女律師搖頭:“不會吧,鄭青嵐都出來否認了,戴明月不玩微博,是狗仔斷章取義捕風捉影而已啦。”

何夕倏地轉頭看她,像在詢問真假。

“真的呀,你們不知道麽?這都是周六晚上發的了。”女律師找出那條微博。

何夕折好簽文放進口袋中,望著蔚藍的天際,臉上一掃連日來的陰霾,嘴角上揚:“走吧,先去財神殿。”

-

戴明月回到車上,吐出一口氣,心緒久久不能平靜。

小劉見她狀態不對,找出礦泉水遞過去,小心翼翼道:“明月姐喝水,是哪兒不舒服麽?”

戴明月道謝接過,喝完水後搖頭:“沒事,你開車吧。”

哪知車還沒拐下第一個彎,戴明月就喊道:“停停停,小劉,你停車。”

小劉踩住剎車,看向她:“發生什麽事了嗎?”

戴明月看著面前的遮陽板,裏面的化妝鏡再次出現了何夕,她心中鉆出一個猜測,隨便編了個借口:“沒,沒什麽,小劉你把車開回道觀,剛剛我那朋友給我發消息說讓咱們一起吃個午飯。”

兩人又趕回道觀,發現何夕一行人已經不在廣場,戴明月再次坐到木椅下,她支開了小劉,拿出手機自拍。

上頭再次出現了何夕,鏡面顯示她在三清殿裏面,手裏拿著簽文求解。

這樣的情況是什麽意思?

現在可以確定的是,鏡子確實是實時直播何夕的日常,剛剛她在廣場拿出手機發現一切恢覆正常,難道是她只要在何夕身邊,鏡子怪象就會消失?

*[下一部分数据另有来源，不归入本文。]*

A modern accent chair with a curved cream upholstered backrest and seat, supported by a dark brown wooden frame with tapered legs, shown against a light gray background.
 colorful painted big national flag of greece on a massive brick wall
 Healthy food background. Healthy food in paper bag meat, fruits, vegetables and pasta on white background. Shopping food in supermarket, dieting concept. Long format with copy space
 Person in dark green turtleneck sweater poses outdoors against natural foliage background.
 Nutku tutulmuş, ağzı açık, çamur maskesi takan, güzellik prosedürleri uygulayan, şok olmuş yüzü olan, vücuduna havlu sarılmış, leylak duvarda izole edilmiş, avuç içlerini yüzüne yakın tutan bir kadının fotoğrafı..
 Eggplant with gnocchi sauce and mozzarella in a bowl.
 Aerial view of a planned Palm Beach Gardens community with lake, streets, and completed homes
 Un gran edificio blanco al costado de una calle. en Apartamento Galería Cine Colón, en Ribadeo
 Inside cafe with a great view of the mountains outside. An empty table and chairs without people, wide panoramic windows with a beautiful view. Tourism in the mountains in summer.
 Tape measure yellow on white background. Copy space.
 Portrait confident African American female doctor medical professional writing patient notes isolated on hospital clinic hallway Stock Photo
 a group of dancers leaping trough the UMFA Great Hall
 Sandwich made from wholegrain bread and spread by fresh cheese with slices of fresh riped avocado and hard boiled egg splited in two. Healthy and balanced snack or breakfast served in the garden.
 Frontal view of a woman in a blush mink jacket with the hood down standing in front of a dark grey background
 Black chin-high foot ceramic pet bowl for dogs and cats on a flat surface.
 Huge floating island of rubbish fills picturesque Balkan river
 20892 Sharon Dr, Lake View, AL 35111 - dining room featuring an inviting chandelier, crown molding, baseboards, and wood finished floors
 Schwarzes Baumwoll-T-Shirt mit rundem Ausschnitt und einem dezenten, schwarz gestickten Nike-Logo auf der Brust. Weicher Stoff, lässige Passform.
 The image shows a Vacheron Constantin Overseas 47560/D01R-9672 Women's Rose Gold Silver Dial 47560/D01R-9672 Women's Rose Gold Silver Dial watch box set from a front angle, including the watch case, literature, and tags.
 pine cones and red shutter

那這個“身邊”的距離具體是多少呢?目前來看,何夕所在的三清殿離自己的直線距離大概有兩三百米遠。

戴明月決定舉著手機一點點往三清殿移動,直到何夕走到殿門外,一眼便看到她。

前置攝像頭變成自己的模樣,戴明月立馬息屏看向前方,哪知正好看到拔腿向自己走來的何夕。